Marcia’s head was up grandly now and her voice had come back. She looked the man in the eye until he quailed, but still he sought to hold his power over her.
“You poor child!” and his voice was gentleness and forbearance itself. “I do not wonder in your first horror and surprise that you feel as you do. I anticipated this. Sit down and calm yourself and let me tell you more about it. I can prove everything that I have said. I have letters here——” and he swept his hand toward a pile of letters lying on the table; Miranda in the closet marked well the position of those letters. “All that I have said is only too true, I am sorry to say, and you must listen to me——”

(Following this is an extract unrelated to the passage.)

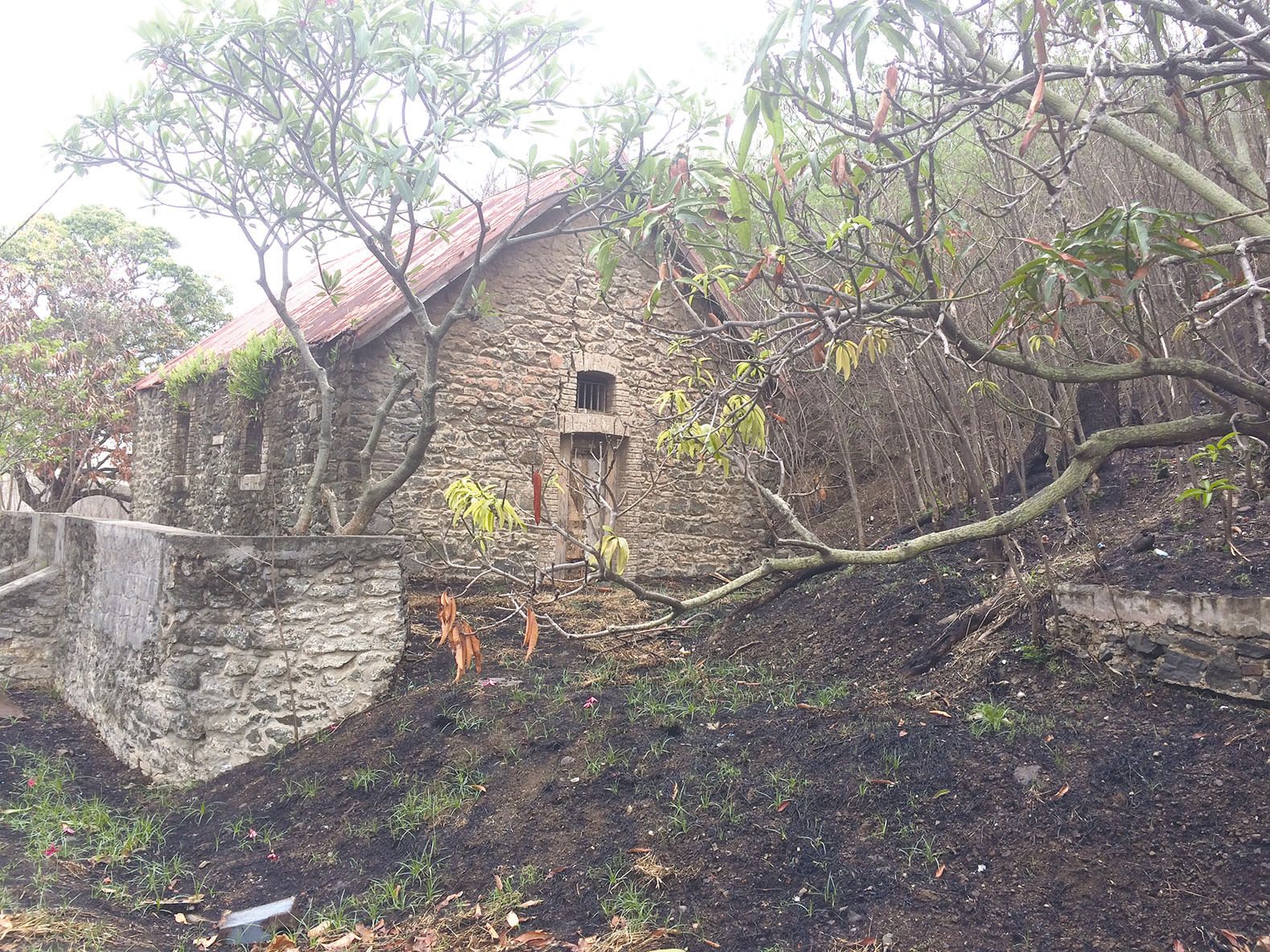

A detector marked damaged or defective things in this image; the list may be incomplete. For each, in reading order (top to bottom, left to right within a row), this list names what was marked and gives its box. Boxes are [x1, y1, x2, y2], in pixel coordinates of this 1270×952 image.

rusty corrugated roof [135, 171, 569, 391]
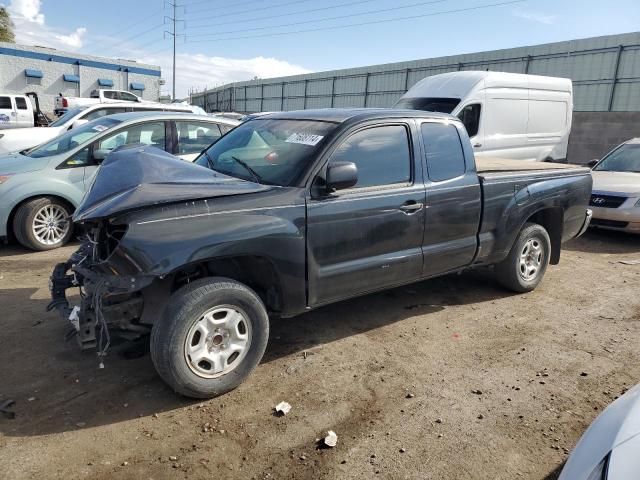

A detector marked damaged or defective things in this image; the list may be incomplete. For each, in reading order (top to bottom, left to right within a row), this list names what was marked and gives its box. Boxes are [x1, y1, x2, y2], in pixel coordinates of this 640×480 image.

Marcia interrupted him, her eyes blazing, her face excited: “Mr. Temple, I shall not listen to another word you say. You are a wicked man and I was wrong to come here at all. You deceived me or I should not have come. I must go home at once.” With that she started toward the door.
Harry Temple flung aside the shawl that covered his sometime sprained ankle and arose quickly, placing himself before her, forgetful of his invalid rôle:
“Not so fast, my pretty lady,” he said, grasping her wrists fiercely in both his hands. “You need not think to escape so easily. You shall not leave this room except in my company. Do you not know that you are in my power? You have spent nearly an hour alone in my bedchamber, and what will your precious husband have to do with you after this is known?”
CHAPTER XXIV
Miranda’s time had come. She had seen it coming and was prepared.
With a movement like a flash she pushed open the closet door, seized the pot of ink from the table, and before the two excited occupants of the room had time to even hear her or realize that she was near, she hurled the ink pot full into the insolent face of Harry Temple. The inkstand itself was a light affair of horn and inflicted only a slight wound, but the ink came into his eyes in a deluge blinding him completely, as Miranda had meant it should do. She had seen no other weapon of defense at hand.